## [Work required]
Two lines in the data below mark the range: the one with "NEW Wide 1/2" and the one with "Mattel GYK60 Disney". Return both, along with every line between them, exactly.

## [Input]

● ● ●

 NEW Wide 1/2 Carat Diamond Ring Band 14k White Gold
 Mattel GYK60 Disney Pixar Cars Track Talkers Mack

● ● ●

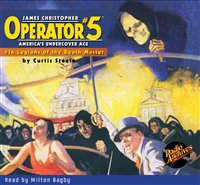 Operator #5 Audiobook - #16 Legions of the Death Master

● ● ●

## [Completed exercise]
 NEW Wide 1/2 Carat Diamond Ring Band 14k White Gold
 Mattel GYK60 Disney Pixar Cars Track Talkers Mack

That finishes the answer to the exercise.